When Erbitux was first announced, researchers wrote : Erbitux or “cetuximab add to platinum-based chemotherapy sets a new standard for the first-line treatment of patients with NSCLC.” Doctors were told: “these findings are likely to have a significant impact on the care of patients with these types of cancer.” Those who read (blindly) would swallow this hook, line and sinker! Indeed we were then entering the age where we were about to defeat cancer!
Let us highlight some examples of the so-call scientific breakthroughs
- Erbitux – increases survival in those with advanced lung cancer by 1.2 months when combined with chemotherapy. This study involved over a thousand patients in 30 countries with advanced non-small cell lung cancer. Though 1.2 months may appear modest, this study offers hope for this group of lung cancer patients that have a 1-year survival rate of less than 50%.

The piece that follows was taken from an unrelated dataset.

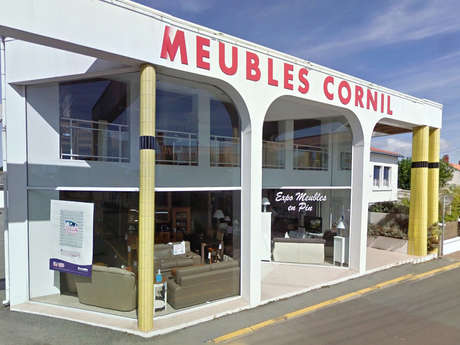 MEUBLES CORNIL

- A study in Spain by Rosell et al (Ann Onclo. 2008. 19(2): 362-369) involved 86 patients. Group A had 43 patients who received cisplatin/vinorelbine. Group B had 43 patients who received Erbitux plus cisplatin/vinorelbine. The results:
- Median progression-free survival is 4.6 months in A and 5.0 months in B. This means with addition of Erbitux the disease did not progress by 0.4 month (2 weeks?)
- Median survival was 7.3 months in A and 8.3 months in B. This means with addition of Erbitux patients survived 1 month longer!
Drs Tito Fojo and Christine Grady wrote: “Unfortunately, the announcement of a 1.2-month prolongation of survival in NSCLC was not the first time Erbitux garnered attention for marginal benefits.”
The FDA approved Erbitux for advanced colorectal cancer after it was shown that when combined with irinotecan, Erbitux prolonged overall survival (OS) by 1.7 months compared with single-agent Erbitux but not with single-agent irinotecan. (For those who understand a bit of science, this approval appears real “weird” – something is not right somewhere but we are not going to get distracted by this.)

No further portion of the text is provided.